The Issue of Generation Gap in Story 'A Conversation With my Father'

The 1960s was a period of change that old-fashioned establishments ended and people reach freedom. Women; while being regarded as secondary entered to the workforce and with the help of it, the 1960s were linked to women's freedom and independence in their lifestyle choices. Women raised their voices to become equal with others. During this period some influential Americans were murdered such as President Kennedy and Martin Luther King. This made people, especially women to become anxious in the sense that they began to fear fighting for their rights and began thinking that fighting for your own dream and faith may cause these kinds of problems. As everyone valued women as inferior, they joined to the workforce in order to change the idea of others. Their way of seeing things and acting accordingly changed, because they are considered to be the new generation. Therefore there are certain differences between this new generation and the old generation, the gap between these two generations widened when people began acting and thinking in opposite ways. Grace Paley's story is a perfect fit that represents this gap by showing how a father and her daughter view things differently from one another and how this gap challenges their relationship.

'A Conversation With my Father' deals with the conversation as well as conflict of the narrator and her father while portraying the generation gap clearly. It is being shaped as a story within a story. It involves both the daughter and her dying father's story, and the one daughter composed which father questions. The gap between the generations created a major difference in their point of view and this shaped the story. With the help of this, we see different points of view to a certain point. The characters are in contrast with their way of thinking and also expressing it too. He is in his deathbed but even their idea about his illness is different from one another. While the daughter implies the reason for his illness is his heart and muscle failure, he thinks that it is because of a potassium shortage. The gap between them shapes the way how they see the illness itself.
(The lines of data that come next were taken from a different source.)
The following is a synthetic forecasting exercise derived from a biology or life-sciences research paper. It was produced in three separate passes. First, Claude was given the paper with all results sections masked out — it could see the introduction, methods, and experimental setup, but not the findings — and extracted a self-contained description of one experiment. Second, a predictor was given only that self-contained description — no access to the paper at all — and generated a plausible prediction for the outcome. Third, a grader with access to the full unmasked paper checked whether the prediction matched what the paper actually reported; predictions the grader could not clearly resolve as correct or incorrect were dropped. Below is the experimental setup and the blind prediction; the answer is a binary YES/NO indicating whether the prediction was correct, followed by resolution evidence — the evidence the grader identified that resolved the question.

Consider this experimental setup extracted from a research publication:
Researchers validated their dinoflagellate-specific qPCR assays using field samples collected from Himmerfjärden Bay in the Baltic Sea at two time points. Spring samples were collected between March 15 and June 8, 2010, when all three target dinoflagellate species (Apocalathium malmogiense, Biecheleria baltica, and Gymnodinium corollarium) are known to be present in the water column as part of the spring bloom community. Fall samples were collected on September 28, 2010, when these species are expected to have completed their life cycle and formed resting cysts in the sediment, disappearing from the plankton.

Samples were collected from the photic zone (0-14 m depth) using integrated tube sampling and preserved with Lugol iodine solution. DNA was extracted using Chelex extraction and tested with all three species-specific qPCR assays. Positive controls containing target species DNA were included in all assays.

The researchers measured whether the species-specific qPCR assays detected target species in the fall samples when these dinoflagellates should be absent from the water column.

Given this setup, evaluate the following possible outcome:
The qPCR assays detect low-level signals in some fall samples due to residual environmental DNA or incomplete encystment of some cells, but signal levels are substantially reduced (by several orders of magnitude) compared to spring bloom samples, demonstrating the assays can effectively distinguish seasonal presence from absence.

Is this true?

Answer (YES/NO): NO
Father wants her daughter to write a story but the one she writes does not please her father because he thinks she does not use important details. He says ' I would like you to write a simple story just once more, the kind de Maupassant wrote, or Chekhov, the kind you used to write. Just recognizable people and then write down what happened to them next.' The story that she introduces does not fit the idea of her father and he wants her to rewrite it, he might have thought that the implications of the generation gap that the narrator uses in her story caused a dilemma. In her story, we see a woman who became a junkie just to keep the bond strong with her son, because all of a sudden he became a junkie too, and how her son left her hopeless and alone. He thinks that she left out so many information that is important, by doing so he believes that she needs to start over in order to do better.

From this example and the way he sees his illness, we understand that he is far from reality and has his own realities which are in contrast with the daughter. Moreover, this shows us how the older generation views things while the new/younger generation is being represented with the narrator's perspective. In her second attempt to write and extend the story, she gives more details and information about the characters and the events while ending the story with the implication 'the end'. She wants to emphasize that the story is ended but her father argues that this is the end of the character because she was left alone and as a junkie. The father as the representation of the old generation believes that she is a poor woman who lives a tragedy and 'ends' her life.

The narrator herself says that she is only forty and that she can find a job and continue living, the father denies this and says that the life ends so she must accept it rather than trying to create other scenarios. This is the indication to his death, he wants her to understand and accept that he soon will be dead. By this, he wants to show the real world and wants her daughter to realize the real-life from his perspective, aka from the perspective of the older generation which is clearly against the youth culture and generation. However, she does not want to admit it and tries to make her father believe that life goes on and the end does not strictly mean the end of the character with her perspective in her story.

To sum up, we see the generation gap between the narrator and her father by seeing their opinions and reasons to them. The father wants to make her believe to his ideas in order for her not to be sad when he dies but because the younger generation is against their values she does not want to understand what he means clearly and even he emphasizes that she misunderstood him on purpose which he makes a reference to the difference of their generations. Both of them are aware that they think differently from one another because of the gap and the narrator wants to make him happy so she allows him to comment on the way she writes. As we read through we see both their relationship and their point of view intermingled to one another with representing their ideas both by comparing and encouraging one another.